Grand Slam singles results
- Australian Open: QF (1949)

Doubles

Grand Slam doubles results
- Australian Open: QF (1946, 1948, 1949, 1952)

Mixed doubles

Grand Slam mixed doubles results
- Australian Open: F (1952)

= Tom Warhurst Sr. =

Australian tennis player

Hubert Thomas Warhurst (10 February 1917 – 23 January 2004) was an Australian tennis player who competed in six Australian Championships. He also played Australian rules football with Norwood in the South Australian National Football League (SANFL). He is the father of John Warhurst and Tom Warhurst, Jr.

==Career==
Warhurst started his career at Norwood in 1935, having completed his education at Xavier College in Melbourne where he held the Victorian Public School's high jump record for two years. A key position player, he was usually played as a defender but could be seen in the forward line.

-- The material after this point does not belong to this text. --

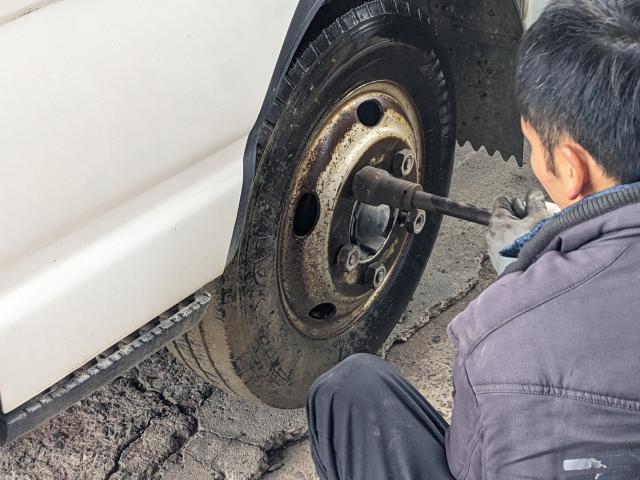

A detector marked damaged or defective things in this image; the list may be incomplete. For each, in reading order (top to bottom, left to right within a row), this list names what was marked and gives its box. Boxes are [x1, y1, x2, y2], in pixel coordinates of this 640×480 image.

cracked concrete [0, 144, 540, 478]
worn asphalt patch [0, 144, 540, 478]
rusty wheel rim [278, 80, 422, 338]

In 1938, Warhurst made his first appearance in the Australian Championships and entered in the singles, doubles and mixed doubles but failed to win a match.

He shared the Norwood captaincy in 1939 and 1940, when he was at his peak as a player. He won his club's best and fairest award in 1939 and also fell one vote short of winning the Magarey Medal. Warhurst, a three-time South Australian interstate football representative, then lost some of his best sporting years to the war.

From 1940 to 1945, Warhurst served with the 27/7th Field Regiment of the Australian Army, in the Middle East, North Africa and Dutch East Indies. A sergeant, towards the end of the war he took part in the Battle of Tarakan.

After the war, he returned to football and participated in the club's 1946 premiership team, as a full-back. He amassed 94 SANFL games by the time he announced his retirement in 1947.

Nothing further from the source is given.